___ Estratto selezionato

COMUNICAZIONE ALLENATORE - ATLETA

Gian Paolo MONTALI

Generalmente gli allenatori concentrano la loro attenzione e i loro sforzi alla ricerca di nuove metodologie di allenamento e schemi di gioco sempre più sofisticati che consentano di avere alla propria squadra quel qualcosa in più che la faccia prevalere sugli avversari.
A mio modo di vedere, qualsiasi allenatore è sufficientemente esperto in questo campo, mentre rimangono molte cose da scoprire nel settore della comunicazione tra l'allenatore e l'atleta.
Proprio gli aspetti psicologici del rapporto comunicativo tra l'allenatore e atleta e la capacità di trasmettere una motivazione al successo sufficientemente forte possono fare di un buon allenatore un ottimo allenatore.
Indubbiamente alcuni hanno un "talento motivale" che consente loro di comunicare in modo positivo con gli altri, e sono in grado di farsi capire e ottenere quanto desiderato senza particolare difficoltà.
Ma non sempre avviene così, allora bisogna riflettere sui meccanismi della comunicazione.

______

Compiti da svolgere
1. Ricopia dal testo sulla comunicazione tra allenatore e atleta il tratto che va da "COMUNICAZIONE ALLENATORE - ATLETA" fino a "l'allenatore e l'atleta.".
2. Rispondi in base al testo sulla comunicazione tra allenatore e atleta:
(a) Alla ricerca di che cosa gli allenatori concentrano generalmente attenzione e sforzi?
(b) Che cosa consente ad alcuni il "talento motivale"?
(c) Su che cosa bisogna riflettere quando non si ha questo talento?

___ Voci fornite

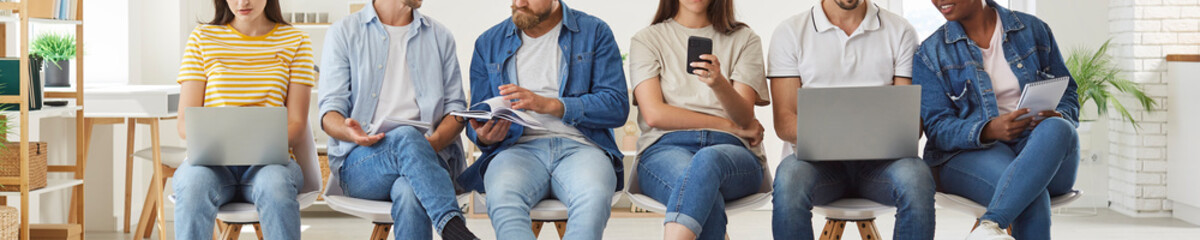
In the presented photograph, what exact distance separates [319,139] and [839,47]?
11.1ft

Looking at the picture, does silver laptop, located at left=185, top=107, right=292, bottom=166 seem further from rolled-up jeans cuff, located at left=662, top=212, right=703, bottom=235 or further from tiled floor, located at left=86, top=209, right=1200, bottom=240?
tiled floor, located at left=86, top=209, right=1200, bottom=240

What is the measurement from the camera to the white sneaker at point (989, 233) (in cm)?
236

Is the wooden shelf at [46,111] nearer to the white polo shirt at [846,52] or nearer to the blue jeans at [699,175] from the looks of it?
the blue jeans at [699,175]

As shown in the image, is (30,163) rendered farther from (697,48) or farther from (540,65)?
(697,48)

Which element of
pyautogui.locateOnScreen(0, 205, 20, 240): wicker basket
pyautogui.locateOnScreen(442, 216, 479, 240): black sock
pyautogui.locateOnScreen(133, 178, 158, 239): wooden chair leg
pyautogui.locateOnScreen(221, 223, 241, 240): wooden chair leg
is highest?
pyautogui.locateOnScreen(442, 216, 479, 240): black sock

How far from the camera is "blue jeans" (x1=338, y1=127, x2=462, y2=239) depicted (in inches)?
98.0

______

Risultati dei compiti
1.
COMUNICAZIONE ALLENATORE - ATLETA

Gian Paolo MONTALI

Generalmente gli allenatori concentrano la loro attenzione e i loro sforzi alla ricerca di nuove metodologie di allenamento e schemi di gioco sempre più sofisticati che consentano di avere alla propria squadra quel qualcosa in più che la faccia prevalere sugli avversari.
A mio modo di vedere, qualsiasi allenatore è sufficientemente esperto in questo campo, mentre rimangono molte cose da scoprire nel settore della comunicazione tra l'allenatore e l'atleta.

2.
(a) Di nuove metodologie di allenamento e di schemi di gioco sempre più sofisticati.
(b) Di comunicare in modo positivo con gli altri, farsi capire e ottenere quanto desiderato senza particolare difficoltà.
(c) Sui meccanismi della comunicazione.